Di depan bandara sudah ada sebuah mobil yang menunggu kami, sang supir mengambil alih koper-koperku sementara Rafaella dan aku sudah berada dalam mobil. Aku menyadarkan tubuhku sembarangan ke kursi penumpang, beruntung Rafaella mengerti keadaanku. Ia mulai memainkan ponselnya, memberi tahu Neymar kurasa.

Rasa pusing dikepalaku membuat guncangan di mobil terasa seperti berada di atas kapal laut, tubuhku yang teramat lelah tak buru-buru menuntut mataku untuk terpejam. Bahkan untuk tidur pun aku merasa sudah tidak berdaya lagi.
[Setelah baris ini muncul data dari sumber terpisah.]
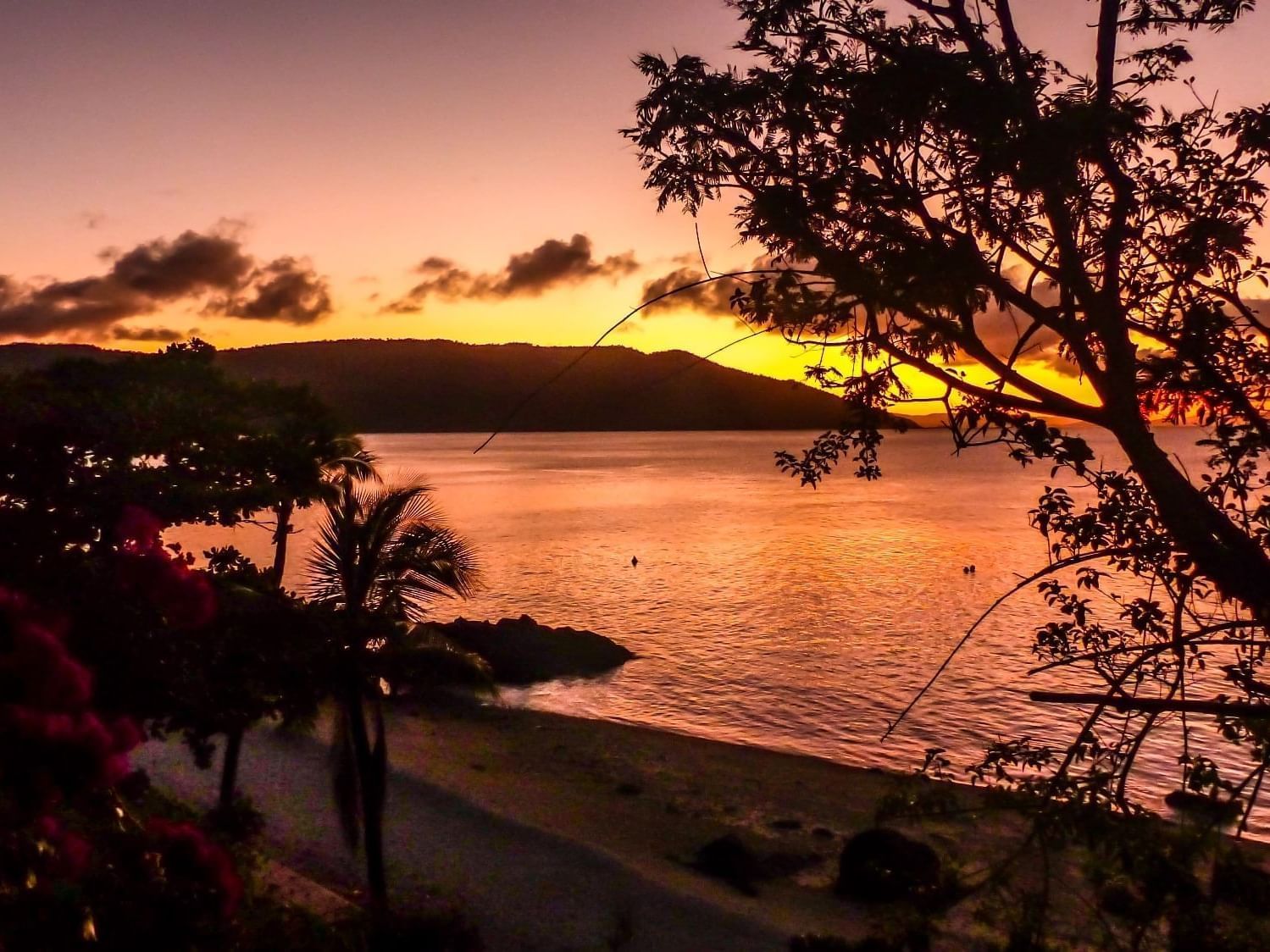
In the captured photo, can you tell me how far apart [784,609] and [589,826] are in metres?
35.5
Rafaella membawaku ke sebuah hotel, sepertinya bukan hotel yang murah. Kuharap pelayanan ini diberikan secara cuma-cuma tanpa menagih biayanya padaku suatu hari nanti. Tiba di kamar, gadis itu memintaku untuk beristirahat. Mataku seperti langsung menepel rekat tak mau terbuka saat tubuhku sudah menyentuh kasur. Serius, aku dan kasur itu tak butuh chemistry yang lama untuk menjadi pasangan serasi.

......

Aku sudah lupa kapan aku pernah terbangun dari tidur yang panjang dan merasakan kelaparan luar biasa. Pusing yang kuderita sepertinya sedikit berkurang, aku langsung bisa membuka mataku saat suara dua orang wanita mengusik pendengaranku. Aku melihat Rafaella duduk diatas ranjangnya dengan tawa lebar, dan seorang wanita lainnya berdiri membelakangiku. Aku memang tidak terlalu mengerti dengan apa yang mereka bicarakan, hanya saja kurasa perkataan teman Rafaella benar-benar sumber dari tawa lebar mereka. Obrolan cewek—ughh. Aku memutar bola mataku agak kesal, para gadis ini rupanya yang mengusik tidur indahku.

Aku mengamati suasana kamar hotel dengan seksama, ruangannya sangat lebar hampir setengah ukuran lantai bawah apartemen Jordi. Dengan dua buah ranjang besar yang berdampingan—salah satunya yang aku tempati sekarang. Ada dua buah televisi besar yang menempel di dinding di hadapanku. Dan sepertinya tirai yang tertutup di sebelah ranjang Rafaella itu merupakan dinding kaca. Aku penasaran pemandangan macam apa yang ada di luar sana.